Nov 30, 2009

Kedung Cempluk Kini

Ini untuk seorang teman masa kecilku, Kedung Cempluk, saat itu airnya masih penuh. Kami biasa mandi slulup di sini rame-rame laki perempuan telanjang bareng2 tidak ada kata malu. Apalagi kalau para senior membawa batang pisang, slulupnya tambah asyik. Tak peduli setelah itu pulang-pulang mata merah dan konangan Eyang Nani kalau mandi di kali, dan konsekuensinya pantat jadi biru-biru.

Pulkam kali ini punya waktu agak panjang sehingga bisa jalan-jalan ke kali dan ke sawah. Mendung tebal melingkupi langit, pemandangan makin indah saja. Orang-orang masing asyik mancing. Kedung Cempluk sekarang airnya susut banyak, tidak bisa dipakai mandi lagi. Han, this is for you ...

Langit makin gelap, mendung tebal membuat seakan-akan langit sebentar lagi akan jatuh. Sempat memotret pohon kelapa single di tengah angin dan mendung, seolah2 tidak takut langit mau jatuh. Kalau teman-teman Asterix tahu ini pasti si pohon kelapa sudah disanjung2 karena tidak takut langit jatuh.


Aku sempatkan lagi foto mejeng di tengah sawah di antara pephonan dan langit mendung. Unik juga jadinya. Kebetulan ada orang ngarit jauh-jauh dari Gentan (entah di mana Gentan ini, pokoknya lain desa, bayanganku sih jauh banget) aku mintain tolong untuk ambil foto.

## [Materi Sumber]
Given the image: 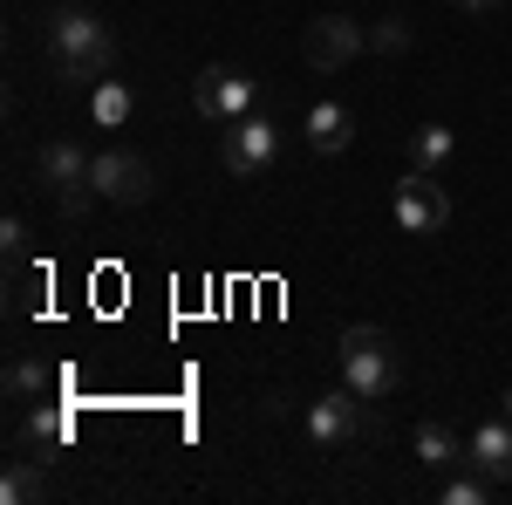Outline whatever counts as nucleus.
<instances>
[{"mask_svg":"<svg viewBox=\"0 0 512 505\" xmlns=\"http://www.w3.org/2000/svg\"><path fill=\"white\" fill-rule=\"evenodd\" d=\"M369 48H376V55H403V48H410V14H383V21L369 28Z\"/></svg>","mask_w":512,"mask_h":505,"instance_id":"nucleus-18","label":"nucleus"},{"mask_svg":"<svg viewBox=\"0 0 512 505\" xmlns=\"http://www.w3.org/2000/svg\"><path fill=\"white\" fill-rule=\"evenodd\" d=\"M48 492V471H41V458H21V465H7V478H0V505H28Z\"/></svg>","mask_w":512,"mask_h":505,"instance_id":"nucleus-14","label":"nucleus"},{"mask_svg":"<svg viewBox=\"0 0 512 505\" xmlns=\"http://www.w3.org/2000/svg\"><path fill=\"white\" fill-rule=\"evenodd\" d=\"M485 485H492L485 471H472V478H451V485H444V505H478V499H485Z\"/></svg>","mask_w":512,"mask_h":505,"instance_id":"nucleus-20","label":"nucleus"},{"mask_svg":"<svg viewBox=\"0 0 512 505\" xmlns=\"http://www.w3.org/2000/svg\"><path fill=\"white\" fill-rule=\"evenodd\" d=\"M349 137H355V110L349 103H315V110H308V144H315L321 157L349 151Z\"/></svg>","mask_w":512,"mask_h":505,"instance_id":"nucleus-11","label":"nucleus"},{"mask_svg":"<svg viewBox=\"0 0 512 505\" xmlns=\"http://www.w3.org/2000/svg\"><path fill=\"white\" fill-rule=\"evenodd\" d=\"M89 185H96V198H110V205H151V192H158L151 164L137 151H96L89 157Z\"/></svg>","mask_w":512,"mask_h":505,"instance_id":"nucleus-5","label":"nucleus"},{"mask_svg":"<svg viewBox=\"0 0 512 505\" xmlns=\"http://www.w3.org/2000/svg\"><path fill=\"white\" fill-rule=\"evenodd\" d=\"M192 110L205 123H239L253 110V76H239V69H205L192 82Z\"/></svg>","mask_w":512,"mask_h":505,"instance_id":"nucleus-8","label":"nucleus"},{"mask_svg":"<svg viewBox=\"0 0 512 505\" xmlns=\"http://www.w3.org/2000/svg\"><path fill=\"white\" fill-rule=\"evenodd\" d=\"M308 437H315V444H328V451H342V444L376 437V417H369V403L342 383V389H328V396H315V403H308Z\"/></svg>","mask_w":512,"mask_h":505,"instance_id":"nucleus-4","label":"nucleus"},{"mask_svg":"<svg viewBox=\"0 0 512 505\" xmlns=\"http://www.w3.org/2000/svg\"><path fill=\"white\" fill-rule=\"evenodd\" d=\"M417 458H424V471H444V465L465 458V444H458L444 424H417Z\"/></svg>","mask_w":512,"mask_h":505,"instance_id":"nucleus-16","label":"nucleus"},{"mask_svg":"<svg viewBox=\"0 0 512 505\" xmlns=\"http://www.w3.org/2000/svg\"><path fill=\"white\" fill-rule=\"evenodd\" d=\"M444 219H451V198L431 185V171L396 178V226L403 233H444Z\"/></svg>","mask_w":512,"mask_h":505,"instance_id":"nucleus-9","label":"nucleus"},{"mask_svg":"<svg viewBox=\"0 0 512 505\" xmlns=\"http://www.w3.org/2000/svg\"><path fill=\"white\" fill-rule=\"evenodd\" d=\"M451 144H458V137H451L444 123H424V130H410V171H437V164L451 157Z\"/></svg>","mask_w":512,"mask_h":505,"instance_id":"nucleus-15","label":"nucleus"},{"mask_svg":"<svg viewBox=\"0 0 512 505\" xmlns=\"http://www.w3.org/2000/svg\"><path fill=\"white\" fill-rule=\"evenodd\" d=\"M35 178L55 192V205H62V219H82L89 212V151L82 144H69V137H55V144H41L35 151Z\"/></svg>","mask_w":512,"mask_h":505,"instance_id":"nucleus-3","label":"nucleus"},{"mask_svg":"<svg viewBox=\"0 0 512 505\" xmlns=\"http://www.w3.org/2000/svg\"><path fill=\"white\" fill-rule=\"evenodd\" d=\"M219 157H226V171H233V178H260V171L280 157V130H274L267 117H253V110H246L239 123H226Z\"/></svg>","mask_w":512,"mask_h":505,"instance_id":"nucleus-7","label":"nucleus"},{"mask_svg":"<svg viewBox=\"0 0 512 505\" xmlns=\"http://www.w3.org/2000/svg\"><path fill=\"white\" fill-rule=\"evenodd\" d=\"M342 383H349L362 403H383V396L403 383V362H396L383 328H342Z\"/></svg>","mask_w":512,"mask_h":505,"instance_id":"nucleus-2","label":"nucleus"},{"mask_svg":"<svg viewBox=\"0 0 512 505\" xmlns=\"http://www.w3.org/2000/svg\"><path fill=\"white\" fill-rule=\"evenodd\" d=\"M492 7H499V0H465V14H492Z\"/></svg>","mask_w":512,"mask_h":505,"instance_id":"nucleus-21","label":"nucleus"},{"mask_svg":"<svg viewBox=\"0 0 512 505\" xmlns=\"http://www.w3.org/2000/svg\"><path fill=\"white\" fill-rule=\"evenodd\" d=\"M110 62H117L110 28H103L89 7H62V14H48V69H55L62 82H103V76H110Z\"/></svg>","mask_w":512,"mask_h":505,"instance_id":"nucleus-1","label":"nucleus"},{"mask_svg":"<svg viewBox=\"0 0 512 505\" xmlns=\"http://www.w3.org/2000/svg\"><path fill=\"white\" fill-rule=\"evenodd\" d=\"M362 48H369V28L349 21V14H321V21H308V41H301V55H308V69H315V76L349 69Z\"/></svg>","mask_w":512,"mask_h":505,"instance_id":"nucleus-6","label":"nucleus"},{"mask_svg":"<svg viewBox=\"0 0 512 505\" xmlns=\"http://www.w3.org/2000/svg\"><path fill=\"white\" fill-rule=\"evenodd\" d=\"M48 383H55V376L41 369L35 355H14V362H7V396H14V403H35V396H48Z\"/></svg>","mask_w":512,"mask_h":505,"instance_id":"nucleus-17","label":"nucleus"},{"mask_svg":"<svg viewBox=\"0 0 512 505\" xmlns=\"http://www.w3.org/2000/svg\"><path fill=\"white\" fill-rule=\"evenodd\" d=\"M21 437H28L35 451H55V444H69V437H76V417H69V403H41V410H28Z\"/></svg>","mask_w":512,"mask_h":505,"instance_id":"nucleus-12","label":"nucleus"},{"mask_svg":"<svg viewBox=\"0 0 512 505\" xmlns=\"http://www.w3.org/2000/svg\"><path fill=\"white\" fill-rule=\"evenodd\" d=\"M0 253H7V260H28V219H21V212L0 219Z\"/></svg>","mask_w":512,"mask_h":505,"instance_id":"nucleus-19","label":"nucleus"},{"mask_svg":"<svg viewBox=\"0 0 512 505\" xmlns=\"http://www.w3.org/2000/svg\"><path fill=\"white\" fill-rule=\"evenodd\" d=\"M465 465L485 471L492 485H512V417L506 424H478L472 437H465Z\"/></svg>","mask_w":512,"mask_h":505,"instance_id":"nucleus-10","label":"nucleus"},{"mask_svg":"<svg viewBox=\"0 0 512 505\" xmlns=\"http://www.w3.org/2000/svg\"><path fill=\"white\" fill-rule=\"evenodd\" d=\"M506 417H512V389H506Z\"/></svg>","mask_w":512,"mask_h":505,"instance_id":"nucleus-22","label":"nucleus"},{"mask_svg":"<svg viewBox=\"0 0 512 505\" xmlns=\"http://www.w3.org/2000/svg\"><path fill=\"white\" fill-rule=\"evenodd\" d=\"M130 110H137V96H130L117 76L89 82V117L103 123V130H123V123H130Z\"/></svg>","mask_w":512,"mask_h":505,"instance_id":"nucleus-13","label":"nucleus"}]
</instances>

## [Petunjuk]
1: Dalam teks tentang Kedung Cempluk, siapa yang dimintai tolong untuk mengambil foto di tengah sawah?
2: Tulis bagian berikutnya dari teks tentang Kedung Cempluk, mulai setelah kalimat terakhir yang tercantum.
Materi tersebut merupakan bahan terpisah dari teks tentang Kedung Cempluk.

## [Jawaban Tiap Tugas]
1: Orang yang sedang ngarit, yang datang jauh-jauh dari Gentan.

2:
Setelah pengambilan foto2 ini hujan mulai turun, mula-mula gerimis, lalu mak bres deras sekali, wis acara potret foto model ini jadi buyar, pada lari sipat kuping cari tempat berteduh. Aku lari pulang tentu saja. Sampai rumah ngos-ngosan.

Hujan deras pol tapi cuma sebentar. Aku tertidur saking capeknya lari-lari, terbangun karena ada suara ribut, orang-orang berlari2 menuju kali lagi. Welah dalah, banjir bandang. Seandainya aku terlambat beberapa menit saja tadi keasyikan motret kedung cempluk dan sekitarnya, entahlah aku sudah hanyut sampai mana. Bandingkan kali yang tadi tenang dengan sekarang:

Puas nonton banjir, pulang rumah lagi. Sampai rumah, eh ada bakul bakso ndeso. Maka acara dilanjutkan makan bakso bersama di halaman sambil menikmati hujan. Ada beberapa mas-mas desa Bakalan yang sedang bergerombol, mereka juga jebagian traktiran bakso.

Saat-saat seperti inilah yang membuat hidup sangat berarti. Kumpul anak-anak, dalam kesederhanaan dan kendesoan, makan rame-rame, tak ada yang lebih nikmat dari ini. Aku ibu yang sangat bahagia. Lihat Mbak Sell, pura2nya sedang tergila2 sama Mas tukang bakso, karena bakso ndesonya memang lezat.

2 comments:

manajemenhati said...

kedung cempluk..
indah banget
sulit untuk berucap
hanya getar yang terasa menerpa
dan degub dada ini
tatkala mengenangmu
kamu tetap memenangi jiwaku
pertaruhanku
dan hidupku
Makasih Niet.........
hanya kamu !!!!!!

KitriDewi said...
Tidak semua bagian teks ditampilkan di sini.